Once this is done we can add our merge task. Let’s show an example again that we can examine:

    public function parallelMerge()
    {
        $merger = $this->taskMergeXmlReports();

        for ($i = 1; $i <= self::AMOUNT_OF_THREADS; $i++) {
            $fileName = "tests/_log/result_p{$i}.xml";
            if (file_exists($fileName)) {
                $merger->from($fileName);
            }
        }

        $merger->into("tests/_log/report.xml")->run();
    }

What happens here is that we use the task taskMergeXmlReports and provide it with a series of source file names (which match the output file names of the previous chapter) using the from() method. Once we have collected all files we tell the task to which file they must be merged into using the into() method and finally perform the actual merger using the run() method.

Something to take into account is that if anything goes wrong during the execution of your tests, such as a parser error, that no result_p*.xml is generated. The merger will throw an exception if you try to merge a non-existent file and then your CI environment will probably not get what is going on.
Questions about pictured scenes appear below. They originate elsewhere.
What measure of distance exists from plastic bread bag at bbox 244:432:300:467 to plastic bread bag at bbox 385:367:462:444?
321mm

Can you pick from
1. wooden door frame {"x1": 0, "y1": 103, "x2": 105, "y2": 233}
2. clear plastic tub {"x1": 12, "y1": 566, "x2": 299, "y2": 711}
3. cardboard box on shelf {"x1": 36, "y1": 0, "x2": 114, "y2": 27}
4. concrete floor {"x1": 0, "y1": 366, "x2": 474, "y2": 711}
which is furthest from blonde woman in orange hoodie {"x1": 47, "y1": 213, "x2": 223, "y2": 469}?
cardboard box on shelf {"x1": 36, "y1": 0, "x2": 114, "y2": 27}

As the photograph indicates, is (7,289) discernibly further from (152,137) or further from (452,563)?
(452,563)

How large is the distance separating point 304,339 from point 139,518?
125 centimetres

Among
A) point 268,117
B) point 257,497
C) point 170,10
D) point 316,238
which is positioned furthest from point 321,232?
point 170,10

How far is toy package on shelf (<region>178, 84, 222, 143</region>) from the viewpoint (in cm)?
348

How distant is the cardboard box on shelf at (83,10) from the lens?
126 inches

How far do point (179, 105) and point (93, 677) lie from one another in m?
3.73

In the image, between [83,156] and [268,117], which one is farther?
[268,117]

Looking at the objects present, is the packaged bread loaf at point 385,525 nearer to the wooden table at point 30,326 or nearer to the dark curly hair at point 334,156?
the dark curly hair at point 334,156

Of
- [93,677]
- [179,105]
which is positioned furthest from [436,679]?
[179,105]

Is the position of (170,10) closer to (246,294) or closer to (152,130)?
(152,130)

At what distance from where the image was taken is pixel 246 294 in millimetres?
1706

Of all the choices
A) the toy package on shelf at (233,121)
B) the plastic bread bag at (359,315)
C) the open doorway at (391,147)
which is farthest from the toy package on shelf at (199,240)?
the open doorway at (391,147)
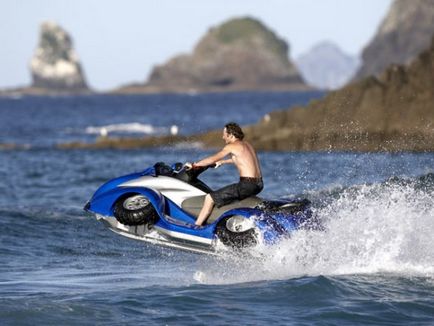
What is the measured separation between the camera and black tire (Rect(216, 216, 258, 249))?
14.2 meters

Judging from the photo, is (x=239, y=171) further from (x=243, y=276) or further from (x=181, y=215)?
(x=243, y=276)

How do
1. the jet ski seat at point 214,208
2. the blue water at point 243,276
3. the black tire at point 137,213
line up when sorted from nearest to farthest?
the blue water at point 243,276 < the jet ski seat at point 214,208 < the black tire at point 137,213

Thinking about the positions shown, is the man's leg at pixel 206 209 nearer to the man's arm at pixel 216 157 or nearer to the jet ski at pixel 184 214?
the jet ski at pixel 184 214

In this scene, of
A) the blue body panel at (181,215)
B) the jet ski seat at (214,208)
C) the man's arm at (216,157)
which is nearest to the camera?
the blue body panel at (181,215)

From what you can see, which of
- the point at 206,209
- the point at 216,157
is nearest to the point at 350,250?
the point at 206,209

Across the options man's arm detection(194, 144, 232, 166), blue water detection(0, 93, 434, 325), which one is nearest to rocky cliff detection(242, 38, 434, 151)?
blue water detection(0, 93, 434, 325)

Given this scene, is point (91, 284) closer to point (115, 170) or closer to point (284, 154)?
point (115, 170)

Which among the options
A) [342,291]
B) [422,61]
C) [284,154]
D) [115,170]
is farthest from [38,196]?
[422,61]

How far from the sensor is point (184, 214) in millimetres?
14812

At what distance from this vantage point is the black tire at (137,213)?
48.3 ft

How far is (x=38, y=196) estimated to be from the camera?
28.8 metres

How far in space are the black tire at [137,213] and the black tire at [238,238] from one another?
1050 millimetres

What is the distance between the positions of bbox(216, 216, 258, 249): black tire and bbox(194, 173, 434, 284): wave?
0.15 metres

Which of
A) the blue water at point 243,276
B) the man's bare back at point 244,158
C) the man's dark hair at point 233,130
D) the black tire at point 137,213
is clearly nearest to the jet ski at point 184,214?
the black tire at point 137,213
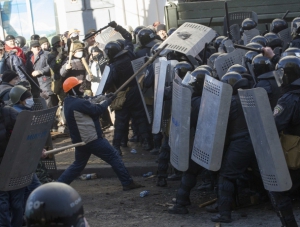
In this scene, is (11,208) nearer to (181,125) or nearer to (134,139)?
(181,125)

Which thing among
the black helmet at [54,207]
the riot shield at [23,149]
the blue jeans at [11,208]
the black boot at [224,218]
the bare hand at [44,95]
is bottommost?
the black boot at [224,218]

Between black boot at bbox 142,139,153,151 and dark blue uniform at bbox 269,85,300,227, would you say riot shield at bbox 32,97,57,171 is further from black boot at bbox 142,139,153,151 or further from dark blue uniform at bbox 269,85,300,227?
dark blue uniform at bbox 269,85,300,227

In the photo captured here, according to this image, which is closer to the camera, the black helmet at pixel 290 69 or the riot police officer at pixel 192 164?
the black helmet at pixel 290 69

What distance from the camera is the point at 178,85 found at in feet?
25.6

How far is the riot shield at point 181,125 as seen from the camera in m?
7.62

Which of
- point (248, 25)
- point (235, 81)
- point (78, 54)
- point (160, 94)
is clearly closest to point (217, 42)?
point (248, 25)

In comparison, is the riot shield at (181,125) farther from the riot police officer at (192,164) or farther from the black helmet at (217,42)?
the black helmet at (217,42)

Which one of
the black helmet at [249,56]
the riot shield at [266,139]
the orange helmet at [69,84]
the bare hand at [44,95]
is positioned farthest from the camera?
the bare hand at [44,95]

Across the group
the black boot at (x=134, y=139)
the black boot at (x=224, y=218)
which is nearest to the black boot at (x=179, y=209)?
the black boot at (x=224, y=218)

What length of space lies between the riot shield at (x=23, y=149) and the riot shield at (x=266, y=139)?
6.37 feet

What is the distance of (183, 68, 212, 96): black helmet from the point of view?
779cm

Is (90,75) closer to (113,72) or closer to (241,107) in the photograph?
(113,72)

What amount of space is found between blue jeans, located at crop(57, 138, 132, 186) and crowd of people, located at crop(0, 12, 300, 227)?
0.01 meters

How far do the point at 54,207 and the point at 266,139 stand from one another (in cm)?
391
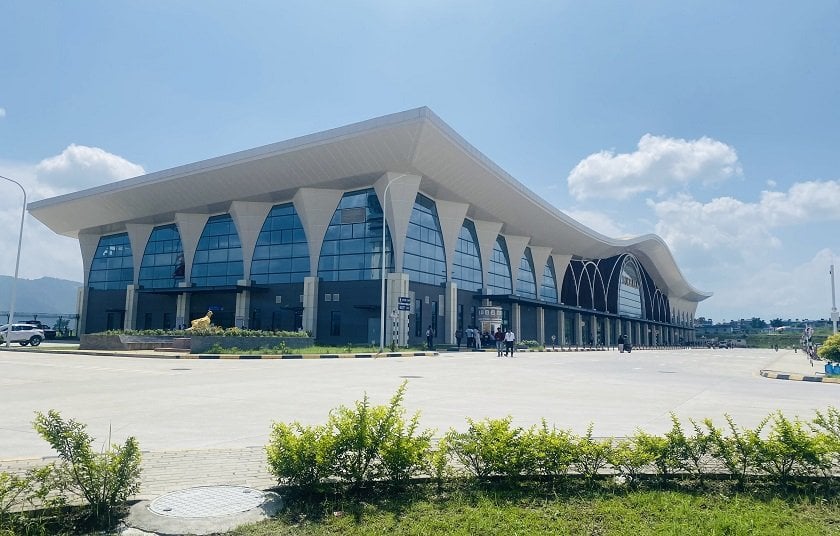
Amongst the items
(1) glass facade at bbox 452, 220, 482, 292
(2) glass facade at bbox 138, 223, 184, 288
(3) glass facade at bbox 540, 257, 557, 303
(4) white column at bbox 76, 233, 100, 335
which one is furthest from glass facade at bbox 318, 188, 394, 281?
(4) white column at bbox 76, 233, 100, 335

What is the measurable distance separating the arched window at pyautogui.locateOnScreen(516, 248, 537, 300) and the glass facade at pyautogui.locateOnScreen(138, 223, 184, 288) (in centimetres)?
3424

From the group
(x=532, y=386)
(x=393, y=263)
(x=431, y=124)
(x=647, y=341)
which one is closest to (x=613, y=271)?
(x=647, y=341)

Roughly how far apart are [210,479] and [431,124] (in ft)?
96.5

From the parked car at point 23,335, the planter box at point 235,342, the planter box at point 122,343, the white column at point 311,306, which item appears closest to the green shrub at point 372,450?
the planter box at point 235,342

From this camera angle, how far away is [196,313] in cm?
5022

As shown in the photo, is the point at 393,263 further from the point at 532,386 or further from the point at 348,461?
the point at 348,461

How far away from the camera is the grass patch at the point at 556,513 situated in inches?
162

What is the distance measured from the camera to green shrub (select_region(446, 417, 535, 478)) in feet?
17.2

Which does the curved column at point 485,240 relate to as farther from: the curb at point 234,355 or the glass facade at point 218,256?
the glass facade at point 218,256

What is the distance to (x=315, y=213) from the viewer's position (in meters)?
42.3

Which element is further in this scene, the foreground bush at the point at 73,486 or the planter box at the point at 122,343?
the planter box at the point at 122,343

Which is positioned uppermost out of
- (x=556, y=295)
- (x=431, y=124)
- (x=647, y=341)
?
(x=431, y=124)

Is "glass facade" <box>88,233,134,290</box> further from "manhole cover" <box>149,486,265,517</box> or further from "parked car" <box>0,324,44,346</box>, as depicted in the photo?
"manhole cover" <box>149,486,265,517</box>

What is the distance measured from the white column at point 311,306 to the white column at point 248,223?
267 inches
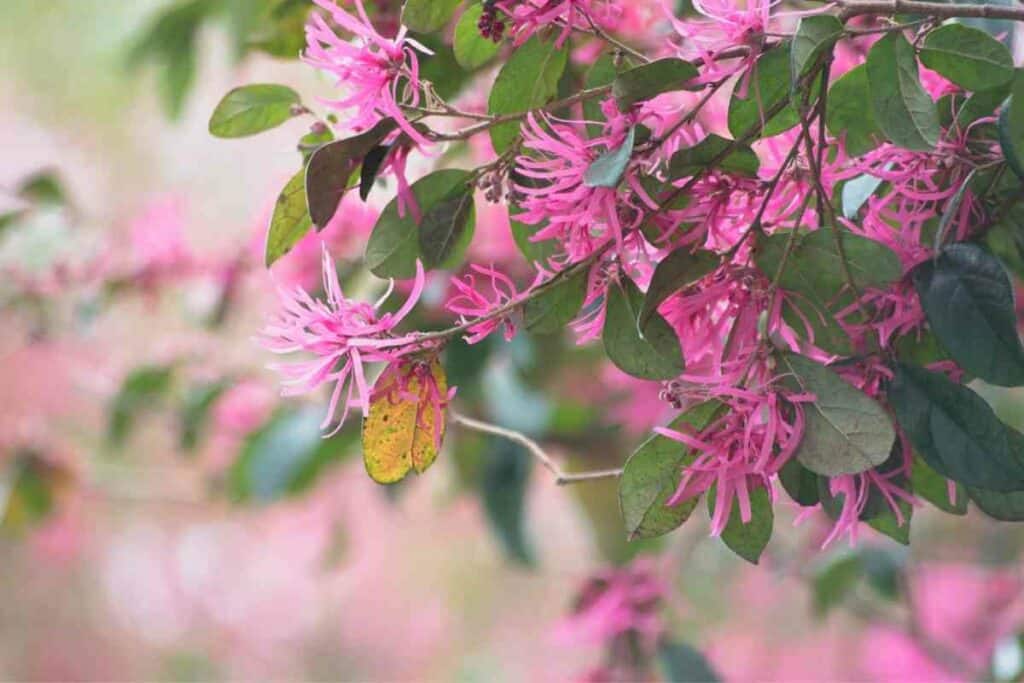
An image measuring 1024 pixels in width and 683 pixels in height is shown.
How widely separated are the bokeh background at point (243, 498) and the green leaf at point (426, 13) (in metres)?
0.44

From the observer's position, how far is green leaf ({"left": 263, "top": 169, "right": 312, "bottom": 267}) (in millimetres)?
427

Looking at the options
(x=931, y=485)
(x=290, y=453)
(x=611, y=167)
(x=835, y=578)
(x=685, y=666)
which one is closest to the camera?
(x=611, y=167)

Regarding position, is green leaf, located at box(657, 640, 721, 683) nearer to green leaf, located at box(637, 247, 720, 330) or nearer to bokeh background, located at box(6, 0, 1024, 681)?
bokeh background, located at box(6, 0, 1024, 681)

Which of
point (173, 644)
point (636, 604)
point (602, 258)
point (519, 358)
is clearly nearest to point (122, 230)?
point (519, 358)

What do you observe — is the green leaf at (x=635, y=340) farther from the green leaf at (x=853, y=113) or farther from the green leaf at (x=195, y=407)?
the green leaf at (x=195, y=407)

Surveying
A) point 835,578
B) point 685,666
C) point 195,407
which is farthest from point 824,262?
point 195,407

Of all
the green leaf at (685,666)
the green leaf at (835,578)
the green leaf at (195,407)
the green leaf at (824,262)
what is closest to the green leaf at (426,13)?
the green leaf at (824,262)

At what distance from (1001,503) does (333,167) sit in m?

Another thing to take into account is that if there are no successful runs that the report.xml file will still be created but it will be empty, and your CI environment will error saying that the XML is not well-formed (because an empty file is malformed XML).

Conclusion

At last you will have a report.xml that you can pass directly into your Continuous Integration environment (because it is based on the xUnit output format) and you have a working, fast series of tests that use less memory in the process as well.

It does take some effort to set this up and you will probably hit a few bumps along the way but in the end it is worth the effort if you want to keep your Continous Integration running smoothly and fast.